The effects of trap fisheries on the populations of Caribbean spiny lobster and reef fish species at the Saba Bank
The Caribbean spiny lobster (Panulirus argus) is a widespread crustacean species. It inhabits shallow water reefs and rocky substrates from Brazil to Florida. The lobster fishery is one of the most important fisheries in the Caribbean (in 2011 the total catch was 35,642 tons), generating more than 456 million US dollars annually. However, the annual landings of P. argus throughout the Caribbean have been in decline since 1995 (FAO, 2013). Over-exploitation is thought to be one of the major causes of this decline (CRFM, 2011).

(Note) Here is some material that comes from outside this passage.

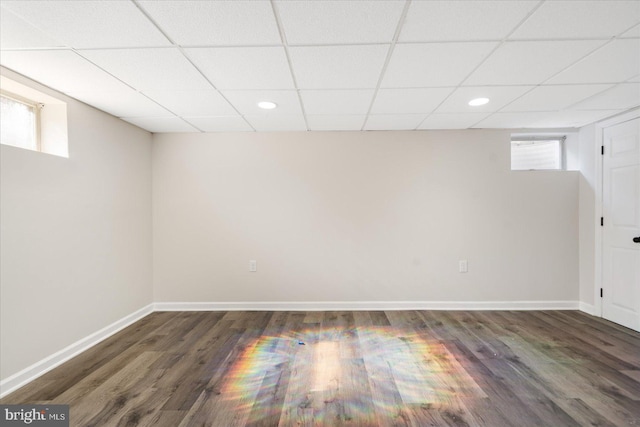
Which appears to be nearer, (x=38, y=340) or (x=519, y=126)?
(x=38, y=340)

One of the areas where the spiny lobster fishery is important, is on the Saba Bank, a 2,200 km2 submerged plateau, near Saba in the northern Caribbean Sea. Spiny lobsters are fished exclusively with traps by nine small (11m) vessels operating from Saba. To determine the current status of the P.argus stock and its fishery on the Saba Bank, basic fisheries data were collected in 2012 and compared with similar studies conducted in 1999 and 2007.

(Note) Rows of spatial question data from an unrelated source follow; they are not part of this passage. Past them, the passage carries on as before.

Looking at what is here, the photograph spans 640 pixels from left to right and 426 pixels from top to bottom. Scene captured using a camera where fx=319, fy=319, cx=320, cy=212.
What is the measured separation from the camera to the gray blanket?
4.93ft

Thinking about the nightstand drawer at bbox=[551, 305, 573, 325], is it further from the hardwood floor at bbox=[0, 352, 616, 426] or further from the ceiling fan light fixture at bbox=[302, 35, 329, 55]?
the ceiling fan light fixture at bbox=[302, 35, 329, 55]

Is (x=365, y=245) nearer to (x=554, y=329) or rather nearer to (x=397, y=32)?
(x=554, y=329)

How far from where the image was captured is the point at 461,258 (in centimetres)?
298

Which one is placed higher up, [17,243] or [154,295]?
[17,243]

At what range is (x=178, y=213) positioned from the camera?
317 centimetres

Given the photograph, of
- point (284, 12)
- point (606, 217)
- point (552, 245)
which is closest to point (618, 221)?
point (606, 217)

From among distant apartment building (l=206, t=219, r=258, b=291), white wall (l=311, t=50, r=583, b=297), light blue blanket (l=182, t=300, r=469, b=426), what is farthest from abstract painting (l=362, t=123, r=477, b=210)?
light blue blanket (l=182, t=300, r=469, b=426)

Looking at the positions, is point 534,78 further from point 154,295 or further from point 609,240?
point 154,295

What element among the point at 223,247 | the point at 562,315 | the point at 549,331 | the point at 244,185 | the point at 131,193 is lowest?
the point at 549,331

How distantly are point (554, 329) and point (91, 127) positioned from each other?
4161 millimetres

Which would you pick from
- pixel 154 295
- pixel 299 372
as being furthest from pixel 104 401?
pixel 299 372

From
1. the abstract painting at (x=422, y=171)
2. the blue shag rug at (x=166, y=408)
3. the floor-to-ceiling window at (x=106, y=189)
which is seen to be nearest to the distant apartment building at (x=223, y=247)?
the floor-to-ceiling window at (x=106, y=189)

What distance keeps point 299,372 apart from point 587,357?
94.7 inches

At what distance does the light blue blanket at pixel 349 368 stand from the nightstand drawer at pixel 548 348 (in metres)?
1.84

The number of lobster traps hauled per fishing trip increased from 59 to 80 between 1999 and 2012 while the number of lobsters landed per trip decreased from 83 to 52 per trip during the same period. A similar declined was observed in the standardized (75 trap hauls per trip) CPUE both in number and total weight of lobster landed. No obvious changes in fishing areas on the Saba Bank were observed during this period.
The total catch of lobster was estimated as 62 t, 92 t and 38 t in 1999, 2007 and 2012, respectively. The high catch in 2007 was attributed to the higher number of estimated fishing trips in 2007 (1000) compared to 1999 (650) and 2012 (600). The lower estimated annual catch in 2012 compared to 1999 is attributed to a decline in CPUE. These result suggest a decrease in abundance of spiny lobster on the Saba Bank between 1999 and 2012, similar to decline observed in the wider Caribbean.
Size-at-maturity (CL50%) for male P.argus was found to be 92.2 (± 2.53 SE) mm carapace length, slightly below the minimum legal size (95mm CL). The mean size of landed male (109 mm CL) and female lobster (105 mm CL) showed that predominantly large, mature lobster are landed. Berried female spiny lobsters were observed on the Saba Bank throughout the year with a peak from March to June.
In addition to lobster, mixed reef fish were also landed in the lobster trap fishery. A total of 57 fish species were identified in the catches. Roughly 15 kg of mixed reef fish was landed per lobster trip, resulting in an estimated 8-10 t of mixed reef fish landed in 2012. The species composition (in weight) of the landed mixed fish consisted mainly of grunts (Haemulon album, H. melanurum and H. plumierii 30%), small groupers (Epinephelus guttatus and Cephalopholis fulva 17%) and queen trigger fish (Balistes vetula 21%). Only the mean total length of landed E. guttatus decreased significantly between 1999 (33 cm TL) and 2012 (31 cm TL).
In addition to the landed mixed fish, an estimated 10 t of mixed fish was discarded in 2012. The species composition (in weight) of the discarded mixed fish consisted mainly of grunts (H. melanurum and H. plumierii 34%), boxfishes (Acanthostracion quadricornis and A. polugonia 19%) and nurse sharks (Ginglymostoma cirratum 9%).